Towards the end of January it rained for three days. He stopped his walks and stuck to the pub.

Finally the rain gave up, though the air remained saturated. There were still heavy clouds about and the ground was soggy underfoot. He took his usual walk out towards the river. And the park when he came to it was a place transformed. Great sheets of water broke the green of its surface, and hundreds of seagulls had flocked in, bringing with them the light of ocean beaches and of the ocean itself. They were crowding the shores of the newly formed ponds: huge white creatures that had made their way a hundred miles from the coast to translate what had been one kind of landscape into something entirely other. The children had deserted the swings and ladders of the playground and were chasing about among the big birds, delighted by the novelty they presented, the news they had brought—not just of another world, but of a world inside the one at their feet that they had scarcely dreamed of.
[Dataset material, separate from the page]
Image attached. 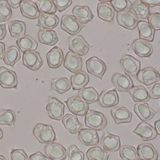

He too felt the miracle of it. It was as if a breath of fantasy, that had existed as no more than an unlikely possibility in the lightness and whiteness of the bandstand, had re-created itself as fact in these hundreds of actual bodies, independent organisms and lives, that were shifting about over the green or making brief flights across the expanse of silvery, sky-lit water.

What he felt in himself was an equal lightness, that reflected, he thought, the persistence out there in the world, of the unexpected—an assurance that nothing was final, or beyond surprise or change. The dry little park had transformed itself into a new shore, but the force he felt in touch with was in himself. It was as if he had looked up from a book he was lost in and found that what his eyes had conceived of on the page was shining all round him.

Half a dozen children were chasing along the banks, delighted that by rushing at them they could drive the big birds skyward, half expecting perhaps to find in themselves the power to join them and go heavily circling and gliding. One small boy, unready to challenge the birds as the others were doing, stood stranded on the sidelines. He was maybe five years old. Skinny with pale reddish hair. Doubtful but tempted.

Charlie stood looking at him, and the boy, aware of it, turned to meet Charlie's gaze, drawing his underlip in, which only made his moist eyes rounder.

“Magic,” Charlie told the boy with a laugh, and made a sweep with his arm that sent a dozen birds streaming aloft.